As a result of daily oil theft under the watch of President Goodluck Jonathan PDP-led administration and crash in the price of crude oil internationally; about 23 states were unable to pay workers’ salaries. In fact, by June 2015, states owed 6 months salaries.
The new government of President Muhammadu Buhari had to bailout the states with $2.1billion from Liquefied Natural Gas proceeds and intervention fund between N250billion and N300billionfrom Central Bank as soft loans to enable states navigate out of the financial quagmire. This bailout was a repayable loan scheduled by Debt Management Office with the CBN.
However, the Governor of the Central Bank of Nigeria should pause and reflect on the planned deduction of the $2.1billion loan from allocations due to the states. The deductions fly against contemporary economic thinking and the responses worldwide to the novel COVID-19 pandemic.
Across the globe, governments have adopted expansionist monetary and fiscal strategies to contain the retractions in economic activities caused by the shutdowns to ameliorate the pandemic. Nigeria should not be an exception.
What is on offer appears like an anti-(fiscal) stimulus. This should be avoided.
For as the celebrated economist, John Maynard Keynes, pointed out in his path breaking work, “The Economic Consequences Of The Peace”, shrinking the money supply at a time of economic downturn will lower overall output leading to mass unemployment. For a fragile democracy such as ours, the consequences will be unpalatable.
With the ensuing violence and criminality across the land which have badly affected economic stimulants, recouping the said loan at this period will kill the states as it will depress demand, lower output and certainly lead to layoff in the public sector.

Dataset records
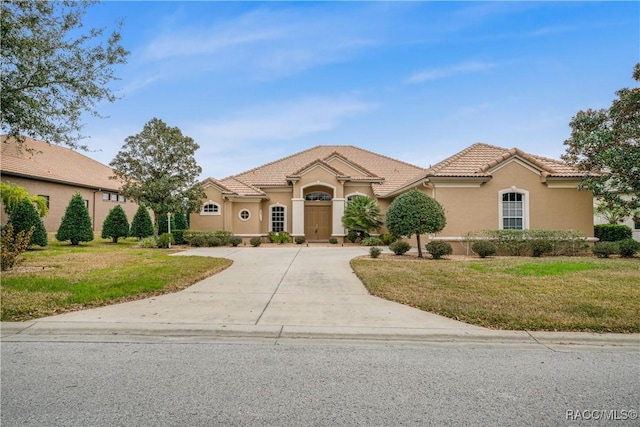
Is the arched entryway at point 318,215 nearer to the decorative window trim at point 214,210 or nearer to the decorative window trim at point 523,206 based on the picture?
the decorative window trim at point 214,210

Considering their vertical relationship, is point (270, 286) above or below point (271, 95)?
below

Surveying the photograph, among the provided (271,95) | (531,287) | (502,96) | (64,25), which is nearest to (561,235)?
(502,96)

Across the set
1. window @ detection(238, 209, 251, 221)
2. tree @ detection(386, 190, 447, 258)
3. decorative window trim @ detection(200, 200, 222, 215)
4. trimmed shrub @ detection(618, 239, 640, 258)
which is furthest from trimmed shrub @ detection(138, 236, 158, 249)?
trimmed shrub @ detection(618, 239, 640, 258)

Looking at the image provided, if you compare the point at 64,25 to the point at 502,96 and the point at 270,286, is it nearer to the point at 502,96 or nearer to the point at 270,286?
the point at 270,286

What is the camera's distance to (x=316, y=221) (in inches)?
928

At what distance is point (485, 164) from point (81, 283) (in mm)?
15833

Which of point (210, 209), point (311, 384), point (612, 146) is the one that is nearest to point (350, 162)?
point (210, 209)

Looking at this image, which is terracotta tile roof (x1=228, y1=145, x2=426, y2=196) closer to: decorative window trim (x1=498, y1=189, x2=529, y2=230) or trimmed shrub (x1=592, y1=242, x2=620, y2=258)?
decorative window trim (x1=498, y1=189, x2=529, y2=230)

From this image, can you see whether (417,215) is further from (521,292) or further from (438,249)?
(521,292)

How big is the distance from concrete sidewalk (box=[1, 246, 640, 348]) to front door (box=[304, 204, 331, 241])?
51.7 feet

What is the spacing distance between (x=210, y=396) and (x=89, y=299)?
463 cm

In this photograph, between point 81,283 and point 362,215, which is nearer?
point 81,283

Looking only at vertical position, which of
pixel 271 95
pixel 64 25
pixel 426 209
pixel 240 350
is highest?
pixel 271 95

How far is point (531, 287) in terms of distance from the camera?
7570mm
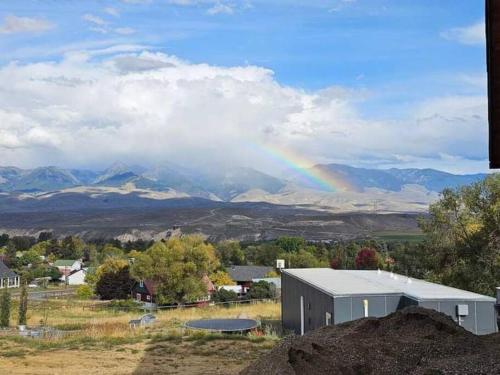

Exercise instructions
• a. According to the article on the state bailout loan, how many months of salaries did states owe by June 2015?
• b. Print the part of the article on the state bailout loan from "As a result" to "novel COVID-19 pandemic.", word for word.

Your responses
• a. Six months.

• b.
As a result of daily oil theft under the watch of President Goodluck Jonathan PDP-led administration and crash in the price of crude oil internationally; about 23 states were unable to pay workers’ salaries. In fact, by June 2015, states owed 6 months salaries.
The new government of President Muhammadu Buhari had to bailout the states with $2.1billion from Liquefied Natural Gas proceeds and intervention fund between N250billion and N300billionfrom Central Bank as soft loans to enable states navigate out of the financial quagmire. This bailout was a repayable loan scheduled by Debt Management Office with the CBN.
However, the Governor of the Central Bank of Nigeria should pause and reflect on the planned deduction of the $2.1billion loan from allocations due to the states. The deductions fly against contemporary economic thinking and the responses worldwide to the novel COVID-19 pandemic.